The film shares African-American stories and how they were raised to love America. Many say they were taught about slavery but not in a way that made them hate others. They worked their lands, went to college, and owned their own businesses. It includes testaments from people whose parents grew up in the Jim Crow south, and how they were taught work ethic and that they could accomplish what they wanted. They were never taught they were oppressed and never saw themselves as lesser than others. Larry Elder, interviewed in the documentary, suggests there’s a strategic reason those lessons aren’t taught to black youth today. “Whenever you have something to be proud of, people have less chance of controlling you.”
The film cites facts that counter mainstream narratives of black history today, pointing out that the first slave owner in America was a black man and hundreds of black people owned slaves. In addition, it points out that even before the civil rights movement, during the 1920s and 30s, when Black Wall Street existed, black people overall were highly educated and prosperous.
Although the political left cites the Tulsa Race Massacre as the reason Black Wall Street and black success died in 1921, the documentary shows that Black Wall Street was rebuilt in 1925. By the 1940s, the black community was successful and happy again.

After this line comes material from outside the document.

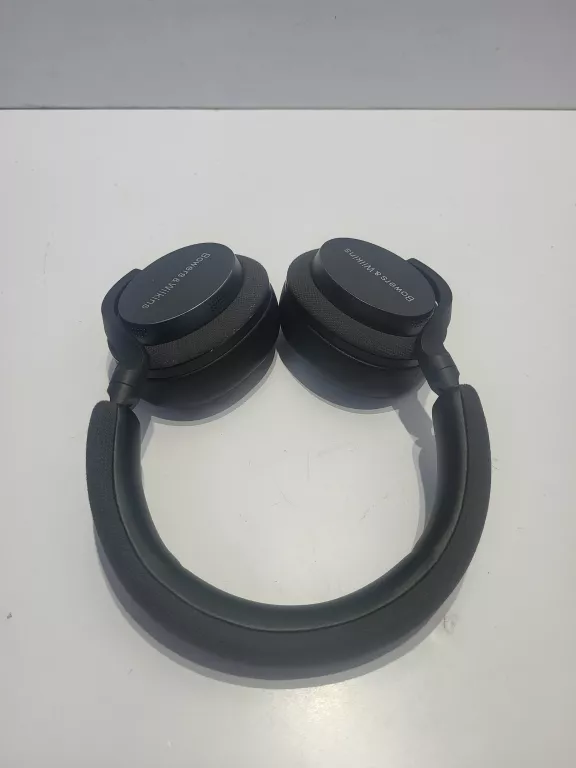 SLUCHAWKI BOWERS WILKINS PX5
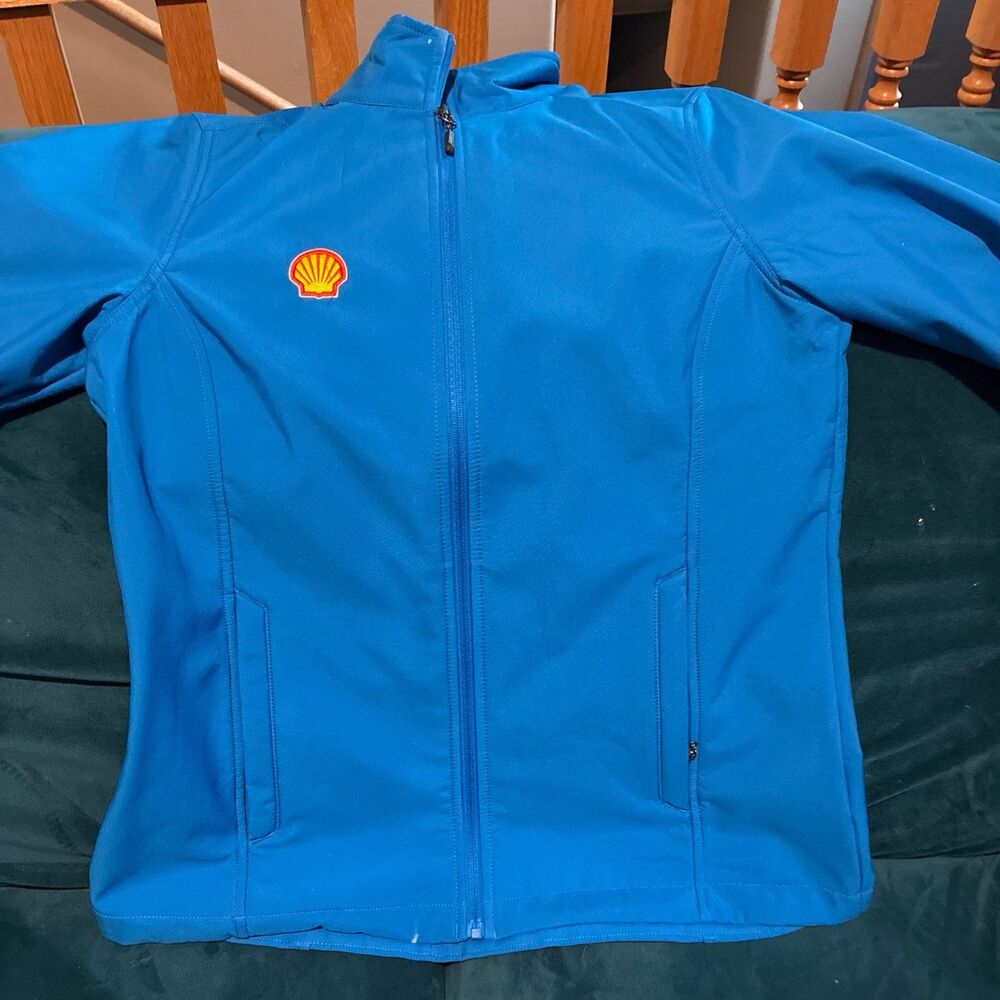 Water proof Jacket - Picture 2 of 5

The documentary says this was true for many places throughout the south and that the businesses, cultures, schools, and families didn’t begin to be destroyed until after the civil rights movement, with the introduction of socialist programs and government dependency.
The film poses a series of questions to black viewers, such as: are there things culturally and generationally that we’ve been doing, thinking, and believing that have contributed to the problems we face today? For example, did black Americans depend on the government at the expense of relying on God, fathers, families, and their character and abilities?